Elle s’arrêta comme pour donner à Robert le temps de parler, mais il attendit sans rien dire qu’elle achevât son récit.

« George Talboys me traita comme vous m’avez traitée, reprit-elle ; il jura que s’il existait un témoin pour constater mon identité, ce témoin fût-il à cent mille lieues du château d’Audley, il irait le chercher pour me confondre. Ce fut alors que je devins folle. Ce fut alors que je retirai la barre de fer du montant dans lequel elle jouait et que je vis mon premier mari tomber dans le puits en poussant un cri horrible.
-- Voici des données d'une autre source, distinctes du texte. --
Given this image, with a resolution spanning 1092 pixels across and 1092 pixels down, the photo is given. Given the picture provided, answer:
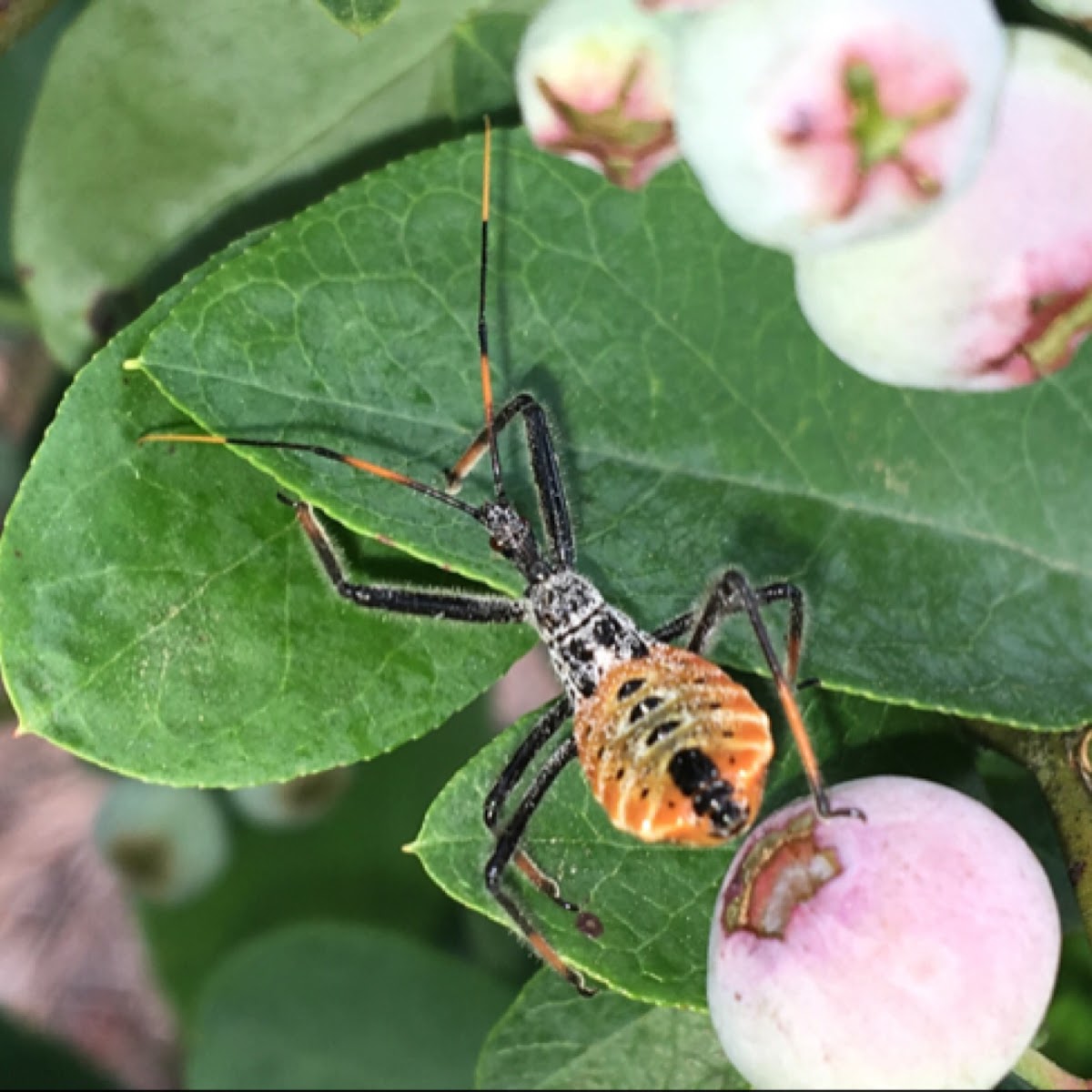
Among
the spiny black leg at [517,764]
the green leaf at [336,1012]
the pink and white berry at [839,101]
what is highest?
the pink and white berry at [839,101]

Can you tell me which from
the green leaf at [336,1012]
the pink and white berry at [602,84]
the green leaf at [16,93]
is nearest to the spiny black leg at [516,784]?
the pink and white berry at [602,84]

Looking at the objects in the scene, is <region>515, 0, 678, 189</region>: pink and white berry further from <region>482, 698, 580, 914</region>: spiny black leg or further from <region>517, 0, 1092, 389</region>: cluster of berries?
<region>482, 698, 580, 914</region>: spiny black leg

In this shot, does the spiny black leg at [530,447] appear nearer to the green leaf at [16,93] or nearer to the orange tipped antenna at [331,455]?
the orange tipped antenna at [331,455]

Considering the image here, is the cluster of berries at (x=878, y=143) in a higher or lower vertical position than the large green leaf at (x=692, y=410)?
higher

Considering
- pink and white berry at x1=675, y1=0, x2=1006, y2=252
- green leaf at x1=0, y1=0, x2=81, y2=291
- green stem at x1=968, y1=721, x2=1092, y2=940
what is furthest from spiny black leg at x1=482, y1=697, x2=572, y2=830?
green leaf at x1=0, y1=0, x2=81, y2=291

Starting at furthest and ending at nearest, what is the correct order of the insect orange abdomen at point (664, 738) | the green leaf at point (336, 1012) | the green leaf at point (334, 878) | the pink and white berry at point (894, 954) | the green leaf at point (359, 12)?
the green leaf at point (334, 878)
the green leaf at point (336, 1012)
the insect orange abdomen at point (664, 738)
the green leaf at point (359, 12)
the pink and white berry at point (894, 954)

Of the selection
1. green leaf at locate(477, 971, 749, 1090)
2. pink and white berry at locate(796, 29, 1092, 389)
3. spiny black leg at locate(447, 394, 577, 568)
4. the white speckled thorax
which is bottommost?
green leaf at locate(477, 971, 749, 1090)

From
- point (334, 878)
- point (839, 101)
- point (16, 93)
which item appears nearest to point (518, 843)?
point (839, 101)
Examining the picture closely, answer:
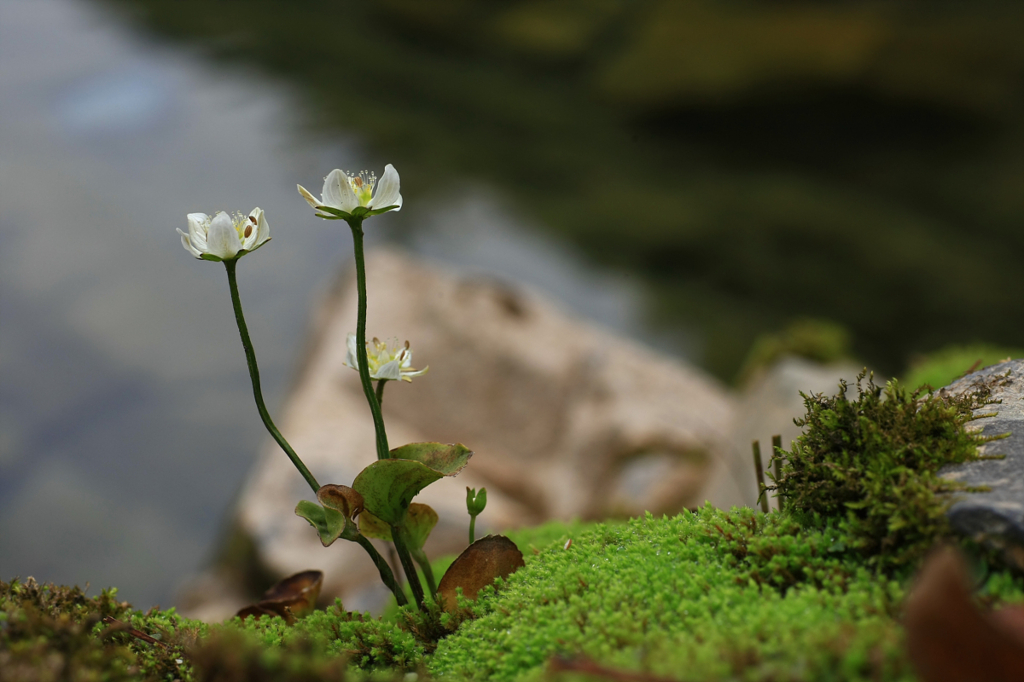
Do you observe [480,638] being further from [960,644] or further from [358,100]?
[358,100]

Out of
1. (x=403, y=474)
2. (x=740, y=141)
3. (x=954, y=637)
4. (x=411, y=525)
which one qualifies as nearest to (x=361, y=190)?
(x=403, y=474)

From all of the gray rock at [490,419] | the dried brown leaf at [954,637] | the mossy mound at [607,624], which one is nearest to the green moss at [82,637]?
the mossy mound at [607,624]

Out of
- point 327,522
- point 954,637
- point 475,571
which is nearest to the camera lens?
point 954,637

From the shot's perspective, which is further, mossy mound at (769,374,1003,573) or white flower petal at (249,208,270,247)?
white flower petal at (249,208,270,247)

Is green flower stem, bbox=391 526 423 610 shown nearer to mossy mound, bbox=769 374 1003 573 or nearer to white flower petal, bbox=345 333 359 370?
white flower petal, bbox=345 333 359 370

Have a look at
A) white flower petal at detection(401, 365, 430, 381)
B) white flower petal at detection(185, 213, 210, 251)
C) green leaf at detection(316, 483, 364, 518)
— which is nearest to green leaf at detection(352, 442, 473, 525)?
green leaf at detection(316, 483, 364, 518)

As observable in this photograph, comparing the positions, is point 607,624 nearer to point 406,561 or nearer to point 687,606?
point 687,606

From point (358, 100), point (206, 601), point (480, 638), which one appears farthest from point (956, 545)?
point (358, 100)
Il y a une légende sur l’immense profondeur de ce puits, et je crois qu’il est à sec, car je n’entendis pas le bruit de l’eau. Je me penchai sur la margelle et je ne vis qu’un trou noir. Je m’agenouillai et j’écoutai, mais le cri ne se répéta pas. Je restai là un quart d’heure, et Dieu sait combien ce quart d’heure me parut long. »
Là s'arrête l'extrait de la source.